コントローラ側から渡す場合、以下のように実装できます。
UserController.rb
display_adult_items = user.age >= 18 # 先に導出する render 'api/user/user_detail_serializer', formats: 'json', handlers: 'jb', locals: { user: user, display_adult_items: display_adult_items} # localsで引き渡す
user_detail_serializer.json.jb
res = render partial: 'api/user/user_serializer', locals: {user:user} res[:age] = user.age res[:display_adult_items] = display_adult_items # 引き渡されたdisplay_adult_itemsをそのまま設定する res
この方法の注意点としては、user_detail_serializer.json.jb
を他のテンプレートから呼び出そうとした際にdisplay_adult_items
をlocalsでちゃんと設定しておかないとエラーになってしまう点です。
次にテンプレート内で定義する方法です。といってもそのまま愚直にやるだけです。
user_detail_serializer.json.jb
res = render partial: 'api/user/user_serializer', locals: {user:user} res[:age] = user.age display_adult_items = user.age >= 18 # 先に導出する res[:display_adult_items] = display_adult_items # 設定する res
リレーション
今回はUserが複数のPost(投稿)を保持するケースで例示します。
まずはActiveModelSerializers
です。PostSerializer
は作成済みとして読んでください。
user_detail_serializer.rb
class UserDetailSerializer < UserSerializer attributes :age, :posts has_many :posts, serializer: PostSerializer end
これだけで複数Postのシリアライズまでできます。
次にこれをjbを使ったシリアライズに書き換えます。
user_detail_serializer.json.jb
res = render partial: 'api/user/user_serializer', locals: {user:user} res[:age] = user.age res[:posts] = render partial: 'api/posts/post_serializer', collection: user.posts, as: :post res
collectionで繰り返す対象を指定して、as: :post
で変数名を設定します。
これにより一つのpostをシリアライズするapi/posts/post_serializer
で複数の投稿を扱えます。
つまったポイント
ここからはjbに書き換える上で少し詰まったところと解決方法を示します。
空の文字列が返ってしまう
ちゃんとissueに解決方法が書いてありました。
結論としてはApplicationController
にActionView::Rendering
が必要でした。
もともとactive_model_serializers
で使っていたControllerをそのまま書き換えた結果、ActionView::Rendering
を設定しておらず気づけませんでした。
class Api::UsersController < Api::ApplicationController include ActionView::Rendering # 追加しないとテンプレートを返せない end
Helperは使える?
こちらはJBuilderのissueに書いてありました。
ApplicationController
を継承したクラスにhelper ApplicationHelper
を追加するだけで、他のviewsと同じようにHelperが使用できます。
class Api::UsersController < Api::ApplicationController helper ApplicationHelper # 追加するとヘルパーが使える include ActionView::Rendering end
別件:Windows×Rails×RuboCop
このブログ書くために私用のWindows機にRails環境を作っていたのですが、RuboCop入れたら以下の警告がたくさん出て大変でした。

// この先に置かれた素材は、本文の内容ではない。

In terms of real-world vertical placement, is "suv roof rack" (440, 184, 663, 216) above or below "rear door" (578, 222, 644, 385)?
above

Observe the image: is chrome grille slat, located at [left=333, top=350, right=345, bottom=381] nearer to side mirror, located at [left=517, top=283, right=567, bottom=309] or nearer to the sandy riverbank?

Layout/EndOfLine: Carriage return character missing.
何が起きていたかというと、rails new プロジェクト名
で作成された各ファイルの改行コードがLFで設定されていました。
RubocopのLayout/EndOfLine
の警告を確認するとWindowsではReturn character is CR+LF on Windows.
とあります。
これを解消するためにすべてのファイルの改行コードをCR+LF
に変換するのが地味に大変でした。
最近ではWSL2も便利みたいなので、開発環境をそちらに移すことも検討したいところです……。
まとめ
今回のシリアライザの書き換えで最大で25%ほどの速度改善ができました。
まだいくつかのAPIしか切り替えていませんが、ほとんど変わらなかったところもあります。
今後もなにか良い改善ができれば、ブログにて発信をしていきたいと思います。